Pessoa o la tiranía del contorno*
Pessoa rompe el encierro del yo en sus heterónimos: Álvaro de Campos el ingeniero moderno y desencantado, Ricardo Reis el latinista conservador y monárquico, Alberto Caeiro, el poeta filósofo. El poeta se desdobla, se multiplica. Afirma y niega, divaga y preconiza. Si dios no tiene unidad, ¿por qué la tendría yo?, pregunta. Acatar el cerco de la epidermis es sucumbir. Ni atarse ni pertenecer: “Credo, ideal, mujer o profesión—todo significa la celda y las esposas. Ser es estar libre.” Libre de los otros, pero sobre todo, libre de sí. Libre de recuerdos, de prejuicios, de opiniones. Quien tiene opiniones se ha vendido. Pero no es sólo la envoltura de su yo la que lo oprime y la que pretende disolver. Lo ofenden el símbolo, el juicio, la definición: todas las cercas de cosas o almas. La verdad es para él sensación sin conceptos. Las ideas traicionan siempre la naturaleza:
No basta abrir la ventana
para ver los campos y el río.
No es suficiente no ser ciego para ver los árboles y las flores.

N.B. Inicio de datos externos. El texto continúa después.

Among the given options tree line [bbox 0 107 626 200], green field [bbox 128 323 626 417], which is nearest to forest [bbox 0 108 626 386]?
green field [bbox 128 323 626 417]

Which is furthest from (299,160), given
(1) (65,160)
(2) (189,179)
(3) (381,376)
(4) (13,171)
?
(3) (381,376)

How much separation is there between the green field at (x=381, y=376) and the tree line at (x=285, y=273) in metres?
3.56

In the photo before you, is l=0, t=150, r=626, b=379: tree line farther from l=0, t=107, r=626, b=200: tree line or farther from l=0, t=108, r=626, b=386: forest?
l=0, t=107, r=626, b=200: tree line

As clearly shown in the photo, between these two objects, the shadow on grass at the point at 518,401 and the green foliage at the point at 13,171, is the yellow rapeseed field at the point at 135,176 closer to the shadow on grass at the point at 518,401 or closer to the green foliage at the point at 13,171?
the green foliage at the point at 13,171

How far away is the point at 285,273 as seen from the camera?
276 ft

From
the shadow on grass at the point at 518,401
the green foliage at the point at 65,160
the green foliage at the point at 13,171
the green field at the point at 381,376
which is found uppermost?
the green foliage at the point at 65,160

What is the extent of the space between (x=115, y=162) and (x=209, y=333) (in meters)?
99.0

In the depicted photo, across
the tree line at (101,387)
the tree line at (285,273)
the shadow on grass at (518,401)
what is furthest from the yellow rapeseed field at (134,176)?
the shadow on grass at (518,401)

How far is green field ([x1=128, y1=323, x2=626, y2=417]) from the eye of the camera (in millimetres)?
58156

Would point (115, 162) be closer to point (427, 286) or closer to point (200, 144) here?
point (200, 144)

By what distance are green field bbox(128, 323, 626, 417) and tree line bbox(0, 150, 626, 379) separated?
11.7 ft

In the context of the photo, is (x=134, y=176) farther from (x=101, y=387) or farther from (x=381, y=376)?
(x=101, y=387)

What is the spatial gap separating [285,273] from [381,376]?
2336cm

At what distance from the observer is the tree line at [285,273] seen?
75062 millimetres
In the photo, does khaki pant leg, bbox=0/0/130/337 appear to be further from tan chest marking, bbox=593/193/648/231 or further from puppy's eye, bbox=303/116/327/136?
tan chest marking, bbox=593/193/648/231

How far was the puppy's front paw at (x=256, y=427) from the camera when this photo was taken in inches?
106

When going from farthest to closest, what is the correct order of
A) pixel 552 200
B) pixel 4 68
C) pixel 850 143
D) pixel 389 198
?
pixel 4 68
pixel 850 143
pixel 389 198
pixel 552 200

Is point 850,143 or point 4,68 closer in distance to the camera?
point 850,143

También es necesario no tener ninguna filosofía.
Con filosofía no hay árboles: sólo ideas.
Las cosas no significan: existen. Tratar de imponerles sentido es dejar de olerlas, tocarlas. Si el espejo no miente es porque no teoriza, ve y punto. Su exactitud es la precisión del analfabeta; la justicia del ojo mudo. Lo dice su maestro Caeiro: quien piensa está enfermo de los ojos. Mira con doctos tapaojos. Deserta así a un mundo que no está hecho para ser pensado sino para ser visto. Por eso sabe que la realidad no se palpa con las manos, no se descubre con neuronas y nunca se pesca con teorías. Para sentir hay que estar distraído, olvidarse de todos y dejarse cazar por la sensación. No es el cerebro confinado en el cráneo sino la espalda abierta y desnuda la que encuentra la verdad del mundo. Tenderse en la hierba, cerrar los ojos y sentir la realidad. El pensamiento será una traición de la mirada, una deserción del sueño.
¡Pasa, ave, pasa y enséñame a pasar!